Wer sich eine eigene Kaffeestrategie erarbeiten möchte, kann dafür etwa mit einer kleinen Rösterei zusammenarbeiten, eine eigene Röstung kreieren lassen und – ganz wichtig – sein Personal entsprechend schulen. So wird sichergestellt, dass der Kaffee wie geplant serviert wird.
«Aber auch mit einfacheren Mitteln kann man viel erreichen», gibt Müller zu bedenken. Den Techniker regelmässig rufen. Die Maschine nicht nur nach dem Betriebsschluss zu reinigen – eine Zwischenreinigung nach dem Mittagsservice entfernt Reste zuverlässig und sie geraten nicht in die Tassen der Kundinnen und Kunden.
«Je nach Modell ergibt es auch Sinn, den Mahlgrad der Wetterlage anzupassen.
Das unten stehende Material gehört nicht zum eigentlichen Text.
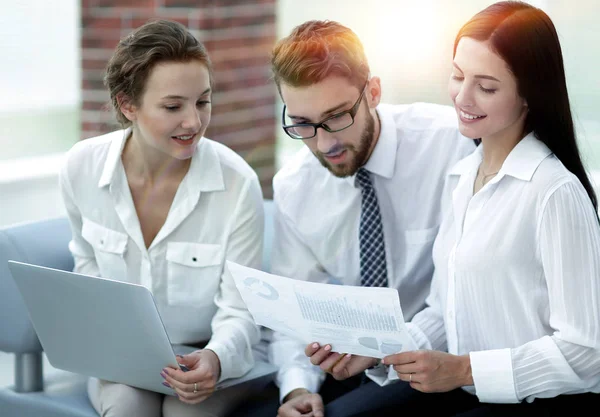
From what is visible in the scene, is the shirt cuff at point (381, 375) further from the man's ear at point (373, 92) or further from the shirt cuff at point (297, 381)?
the man's ear at point (373, 92)

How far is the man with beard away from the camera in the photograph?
6.85 feet

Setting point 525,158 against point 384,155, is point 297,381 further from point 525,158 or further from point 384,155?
point 525,158

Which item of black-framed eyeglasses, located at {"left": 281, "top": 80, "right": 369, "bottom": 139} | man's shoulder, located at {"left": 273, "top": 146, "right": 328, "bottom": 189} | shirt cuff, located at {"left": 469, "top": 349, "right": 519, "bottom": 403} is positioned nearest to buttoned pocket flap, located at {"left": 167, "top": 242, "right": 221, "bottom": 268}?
man's shoulder, located at {"left": 273, "top": 146, "right": 328, "bottom": 189}

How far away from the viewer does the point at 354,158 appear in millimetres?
2176

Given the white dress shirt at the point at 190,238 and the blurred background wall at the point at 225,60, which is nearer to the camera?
the white dress shirt at the point at 190,238

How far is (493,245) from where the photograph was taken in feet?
5.82

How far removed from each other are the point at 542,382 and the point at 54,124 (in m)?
3.59

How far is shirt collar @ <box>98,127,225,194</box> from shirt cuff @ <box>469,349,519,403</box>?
81cm

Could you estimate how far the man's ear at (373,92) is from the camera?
2.18 m

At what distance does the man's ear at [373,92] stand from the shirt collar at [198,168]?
0.41 metres

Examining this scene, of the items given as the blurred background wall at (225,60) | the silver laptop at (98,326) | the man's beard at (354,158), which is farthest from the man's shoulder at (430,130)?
the blurred background wall at (225,60)

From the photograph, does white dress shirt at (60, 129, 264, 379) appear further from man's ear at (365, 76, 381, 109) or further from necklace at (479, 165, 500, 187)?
necklace at (479, 165, 500, 187)

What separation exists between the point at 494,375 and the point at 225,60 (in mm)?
2430

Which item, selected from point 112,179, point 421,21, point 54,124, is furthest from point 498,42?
point 54,124
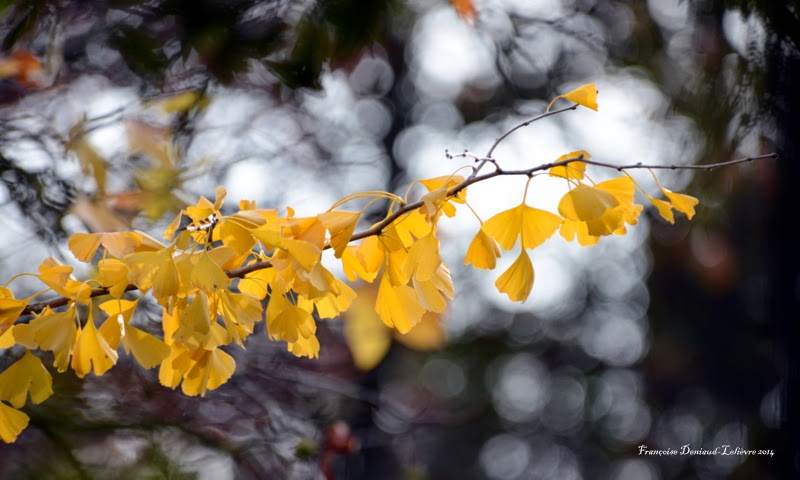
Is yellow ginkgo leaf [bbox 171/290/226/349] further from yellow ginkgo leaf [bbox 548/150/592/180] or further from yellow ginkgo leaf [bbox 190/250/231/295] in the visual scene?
yellow ginkgo leaf [bbox 548/150/592/180]

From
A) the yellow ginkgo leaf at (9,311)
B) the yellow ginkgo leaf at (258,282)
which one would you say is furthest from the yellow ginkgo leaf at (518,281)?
the yellow ginkgo leaf at (9,311)

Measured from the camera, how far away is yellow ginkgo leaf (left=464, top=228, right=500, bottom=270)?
0.33 meters

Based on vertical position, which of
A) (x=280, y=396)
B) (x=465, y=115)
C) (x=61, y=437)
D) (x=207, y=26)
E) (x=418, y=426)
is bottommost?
(x=418, y=426)

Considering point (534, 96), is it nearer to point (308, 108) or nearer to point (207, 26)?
point (308, 108)

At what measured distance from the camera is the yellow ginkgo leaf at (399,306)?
34 centimetres

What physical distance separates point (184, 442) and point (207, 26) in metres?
0.49

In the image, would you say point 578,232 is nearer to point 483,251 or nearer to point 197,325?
point 483,251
Das kann auch mal fünfmal täglich sein. Wenn die Gäste mit klatschnassen Sachen von draussen hereinkommen, hat das sofort Einfluss auf den Kaffee. Das trockene Kaffeepulver zieht Feuchtigkeit aus der Luft an und das verändert, wie schnell das Wasser hindurchfliessen kann», erklärt Müller.
Selbst den Filterkaffee am Frühstücksbuffet könne man leicht optimieren, ohne gleich einen Barista hinzustellen. Die Kanne etwas weniger vollmachen und dafür öfter Kaffeekochen sorgt sofort für mehr Qualität.